The FastSpeech2 text-to-speech model. This class is the main entry point for the model, which is responsible for instantiating all submodules, which, in turn, manage the individual neural network layers Simplified STRUCTURE: input->token embedding ->encoder ->duration/pitch/energy predictor ->duration upsampler -> decoder -> output During training, teacher forcing is used (ground truth durations are used for upsampling)

Parameters:

enc_num_layers (int) – number of transformer layers (TransformerEncoderLayer) in encoder
enc_num_head (int) – number of multi-head-attention (MHA) heads in encoder transformer layers
enc_d_model (int) – the number of expected features in the encoder
enc_ffn_dim (int) – the dimension of the feedforward network model
enc_k_dim (int) – the dimension of the key
enc_v_dim (int) – the dimension of the value
enc_dropout (float) – Dropout for the encoder
dec_num_layers (int) – number of transformer layers (TransformerEncoderLayer) in decoder
dec_num_head (int) – number of multi-head-attention (MHA) heads in decoder transformer layers
dec_d_model (int) – the number of expected features in the decoder
dec_ffn_dim (int) – the dimension of the feedforward network model
dec_k_dim (int) – the dimension of the key
dec_v_dim (int) – the dimension of the value
dec_dropout (float) – dropout for the decoder
normalize_before (bool) – whether normalization should be applied before or after MHA or FFN in Transformer layers.
ffn_type (str) – whether to use convolutional layers instead of feed forward network inside transformer layer.
ffn_cnn_kernel_size_list (list of int) – conv kernel size of 2 1d-convs if ffn_type is 1dcnn
n_char (int) – the number of symbols for the token embedding
n_mels (int) – number of bins in mel spectrogram
postnet_embedding_dim (int) – output feature dimension for convolution layers
postnet_kernel_size (int) – postnet convolution kernel size
postnet_n_convolutions (int) – number of convolution layers
postnet_dropout (float) – dropout probability for postnet
padding_idx (int) – the index for padding
dur_pred_kernel_size (int) – the convolution kernel size in duration predictor
pitch_pred_kernel_size (int) – kernel size for pitch prediction.
energy_pred_kernel_size (int) – kernel size for energy prediction.
variance_predictor_dropout (float) – dropout probability for variance predictor (duration/pitch/energy)

--------------------------------

__STATED TASK__. Copy the FastSpeech2 documentation, beginning at the words "ffn_cnn_kernel_size_list (list of" and stopping after "for pitch prediction.", and update "mel spectrogram" to "mel-frequency spectrogram" along the way.

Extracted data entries
--------------------------------

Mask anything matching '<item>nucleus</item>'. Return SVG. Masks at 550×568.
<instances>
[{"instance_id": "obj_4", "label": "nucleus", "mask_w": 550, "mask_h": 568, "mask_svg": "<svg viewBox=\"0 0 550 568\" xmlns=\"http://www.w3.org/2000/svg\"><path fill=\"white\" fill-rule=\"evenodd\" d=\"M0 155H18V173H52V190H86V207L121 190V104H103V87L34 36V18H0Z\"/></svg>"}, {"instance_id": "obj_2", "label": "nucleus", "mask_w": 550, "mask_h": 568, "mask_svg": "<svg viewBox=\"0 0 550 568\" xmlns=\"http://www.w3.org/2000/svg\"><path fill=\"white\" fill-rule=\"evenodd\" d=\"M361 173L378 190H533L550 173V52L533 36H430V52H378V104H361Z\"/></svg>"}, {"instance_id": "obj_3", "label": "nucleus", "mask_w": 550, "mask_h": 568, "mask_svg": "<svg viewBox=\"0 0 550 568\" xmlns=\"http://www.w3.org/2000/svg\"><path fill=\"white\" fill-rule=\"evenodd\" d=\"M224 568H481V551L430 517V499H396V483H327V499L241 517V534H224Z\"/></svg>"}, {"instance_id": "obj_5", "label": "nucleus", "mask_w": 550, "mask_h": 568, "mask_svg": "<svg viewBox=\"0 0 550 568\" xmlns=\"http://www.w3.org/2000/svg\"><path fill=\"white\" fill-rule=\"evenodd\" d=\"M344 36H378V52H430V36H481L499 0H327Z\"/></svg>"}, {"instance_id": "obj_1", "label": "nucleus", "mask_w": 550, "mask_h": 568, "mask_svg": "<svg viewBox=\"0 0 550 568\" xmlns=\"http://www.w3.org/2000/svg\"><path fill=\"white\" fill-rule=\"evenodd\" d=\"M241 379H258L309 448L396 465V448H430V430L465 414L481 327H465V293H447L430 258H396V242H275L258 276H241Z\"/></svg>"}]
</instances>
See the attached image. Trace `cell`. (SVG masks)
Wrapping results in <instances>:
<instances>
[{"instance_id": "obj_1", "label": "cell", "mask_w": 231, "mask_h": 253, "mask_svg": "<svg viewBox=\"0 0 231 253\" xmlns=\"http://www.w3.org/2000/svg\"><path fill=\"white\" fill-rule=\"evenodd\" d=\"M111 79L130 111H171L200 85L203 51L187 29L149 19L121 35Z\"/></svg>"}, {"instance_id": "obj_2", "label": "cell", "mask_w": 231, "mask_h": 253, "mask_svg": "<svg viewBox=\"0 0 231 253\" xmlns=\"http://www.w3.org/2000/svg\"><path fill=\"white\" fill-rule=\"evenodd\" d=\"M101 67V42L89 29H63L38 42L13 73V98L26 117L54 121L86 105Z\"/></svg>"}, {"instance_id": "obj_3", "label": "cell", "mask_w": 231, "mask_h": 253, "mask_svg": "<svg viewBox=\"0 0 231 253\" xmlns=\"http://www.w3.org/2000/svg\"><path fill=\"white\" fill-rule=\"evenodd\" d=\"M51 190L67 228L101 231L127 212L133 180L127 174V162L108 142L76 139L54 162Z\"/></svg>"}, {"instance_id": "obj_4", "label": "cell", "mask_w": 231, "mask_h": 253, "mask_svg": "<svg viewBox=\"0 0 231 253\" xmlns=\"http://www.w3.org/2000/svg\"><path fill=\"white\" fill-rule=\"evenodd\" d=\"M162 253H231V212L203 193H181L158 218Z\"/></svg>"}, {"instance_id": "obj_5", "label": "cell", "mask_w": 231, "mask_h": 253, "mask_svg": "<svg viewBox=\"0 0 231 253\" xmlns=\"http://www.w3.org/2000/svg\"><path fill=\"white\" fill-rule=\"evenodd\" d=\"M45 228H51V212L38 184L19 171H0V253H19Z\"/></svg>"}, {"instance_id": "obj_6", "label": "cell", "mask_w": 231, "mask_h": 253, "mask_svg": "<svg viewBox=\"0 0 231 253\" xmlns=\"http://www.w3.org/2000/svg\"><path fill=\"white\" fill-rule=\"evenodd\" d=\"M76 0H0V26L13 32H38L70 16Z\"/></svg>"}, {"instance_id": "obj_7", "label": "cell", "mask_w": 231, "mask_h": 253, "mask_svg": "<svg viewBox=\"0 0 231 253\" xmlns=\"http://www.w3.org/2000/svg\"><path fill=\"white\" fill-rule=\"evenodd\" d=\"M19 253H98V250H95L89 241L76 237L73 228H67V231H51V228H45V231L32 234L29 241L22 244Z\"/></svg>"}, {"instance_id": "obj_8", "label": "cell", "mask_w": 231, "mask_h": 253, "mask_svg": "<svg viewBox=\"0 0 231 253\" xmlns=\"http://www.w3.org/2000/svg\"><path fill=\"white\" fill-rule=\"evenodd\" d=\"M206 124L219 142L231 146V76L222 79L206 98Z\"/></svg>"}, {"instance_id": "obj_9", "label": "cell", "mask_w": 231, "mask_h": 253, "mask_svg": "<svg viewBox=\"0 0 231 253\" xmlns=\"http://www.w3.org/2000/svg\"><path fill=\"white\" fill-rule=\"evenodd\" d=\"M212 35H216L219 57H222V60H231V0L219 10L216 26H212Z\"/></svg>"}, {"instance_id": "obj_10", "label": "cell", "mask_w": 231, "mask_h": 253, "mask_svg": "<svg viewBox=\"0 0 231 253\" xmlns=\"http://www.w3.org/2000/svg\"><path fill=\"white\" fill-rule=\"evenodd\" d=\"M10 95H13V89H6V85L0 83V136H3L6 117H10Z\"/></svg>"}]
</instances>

--------------------------------

__WRITTEN ANSWER__.
ffn_cnn_kernel_size_list (list of int) – conv kernel size of 2 1d-convs if ffn_type is 1dcnn
n_char (int) – the number of symbols for the token embedding
n_mels (int) – number of bins in mel-frequency spectrogram
postnet_embedding_dim (int) – output feature dimension for convolution layers
postnet_kernel_size (int) – postnet convolution kernel size
postnet_n_convolutions (int) – number of convolution layers
postnet_dropout (float) – dropout probability for postnet
padding_idx (int) – the index for padding
dur_pred_kernel_size (int) – the convolution kernel size in duration predictor
pitch_pred_kernel_size (int) – kernel size for pitch prediction.